His spokesman Sabine Kehm had told the BBC on Tuesday that although Schumacher - who was working as an advisor for Ferrari - was not willing to make a full-time return to F1, he would not rule out standing in for Massa.

Read On....


----------



## csczero (Jul 30, 2009)

*GOD wanted Schumi to Race again !!! And he is Back !!*

*Schumi's back, baby!*

*GOD SAID " LAD YOU TAKE A BREAK FOR A WHILE "*

*www.dawn.com/wps/wcm/connect/3b0d21804efdc7d4a14ab7561e3bac8a/FMMM_REU_600.jpg?MOD=AJPERES

*and " LET MY FAVORITE CHILD RACE FOR A WHILE "*


*www.vcars.co.uk/news/1dn-images/18701157.jpg


*'Alright boys, I'll fill in for the lad'*

Yet when the greatest driver in the history of the wheel says that he indeed will race, you shove cynicism out the window and blare up the heralds. He's back, baby.
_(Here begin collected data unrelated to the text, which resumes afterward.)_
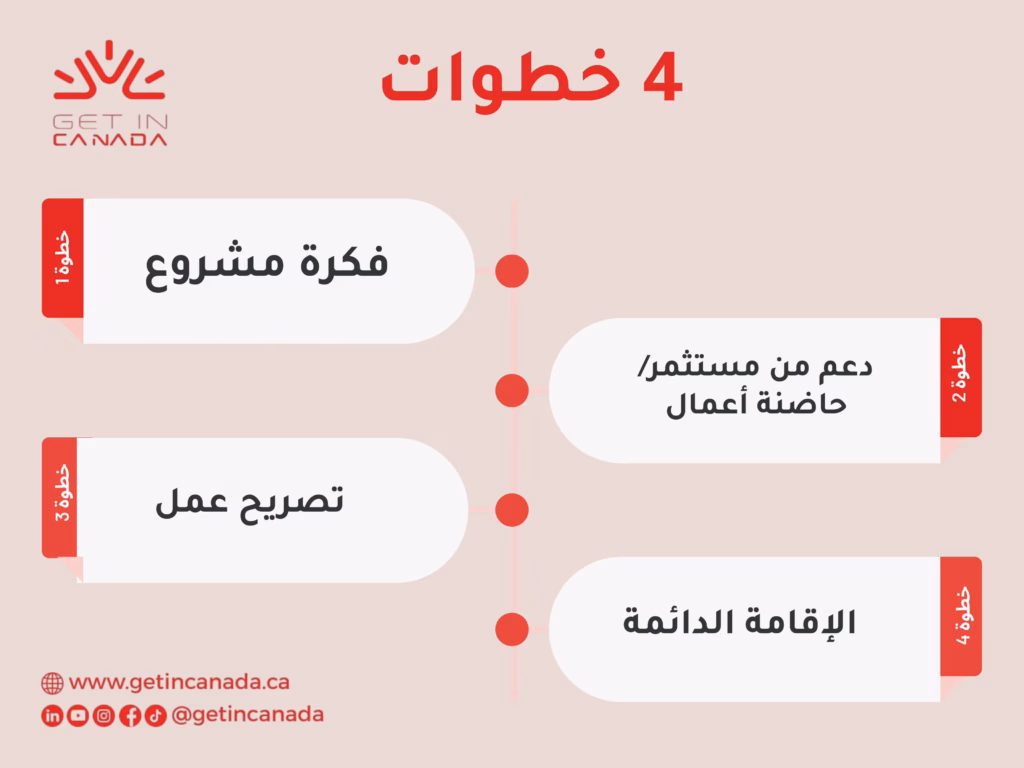 GET IN CANADA

4 خطوات

خطوة 1
فكرة مشروع

خطوة 2
دعم من مستثمر/ حاضنة أعمال

خطوة 3
تصريح عمل

خطوة 4
الإقامة الدائمة

www.getincanada.ca
@getincanada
Michael Schumacher will race a Ferrari again.

*" GOD IS GREAT "*


----------



## Rahim (Jul 30, 2009)

*Re: GOD wanted Schumi to Race again !!! And he is Back !!*

Great News.


----------



## Ronnie11 (Jul 31, 2009)

*Re: GOD wanted Schumi to Race again !!! And he is Back !!*

hmm...i am a huge schumacher fan but lets not forget massa's accident..it was unfortunate & hope he recovers on time..


----------



## NucleusKore (Jul 31, 2009)

*Re: GOD wanted Schumi to Race again !!! And he is Back !!*

Old news, already posted here

*www.thinkdigit.com/forum/showthread.php?t=119823


----------



## MetalheadGautham (Jul 31, 2009)

I heard about this. Great news for schumi fans like me who are now once again back to supporting ferrari, but at the same time its kinda depressing how he had to make his come back.


----------



## Rahim (Jul 31, 2009)

This news has been posted for the 2rd time in this forum!!!!!!!!!
Neville bro search before posting as you say in OSS


----------



## MetalheadGautham (Jul 31, 2009)

a_rahim said:


> This news has been posted for the 2rd time in this forum!!!!!!!!!
> Neville bro search before posting as you say in OSS


Threads merged to show that it was Neville uncle who posted first.

......As always


----------



## swordfish (Aug 1, 2009)

wow wow wow.. man thats it.. but this times ferrari car is no good


----------



## iinfi (Aug 1, 2009)

its quite some time since shumi raced.. is he fit enough to race again?? 
this is definitely not something like you drive from mum-pune after 5  year break n still manage it with ease.


----------



## x3060 (Aug 2, 2009)

its gonna be hell tough for him, i guess ...being out for a long time is sure ti have an impact ...i just hope that he rocks as usual


----------



## csczero (Aug 9, 2009)

sorry for posting  again .. just too excited to learn his comeback


----------



## Ecstasy (Aug 10, 2009)

Nice. Lets see if Michael still has that old form with him or not..


----------



## amitash (Aug 10, 2009)

^Imho he wasnt THAT brilliant a driver....When he was winning, ferrari had a clear advantage with their cars being superior to all others...if you noticed, in the years where renault and mclaren caught up with their cars, michael lost....imo alonso is the best in driving skill followed by raikonen when he is serious.


----------



## nikomi (Jan 16, 2010)

wow ...  but this times ferrari car is no good


----------



## azzu (Jan 16, 2010)

nikomi said:


> wow ...  but this times ferrari car is no good



 awesome bumping


----------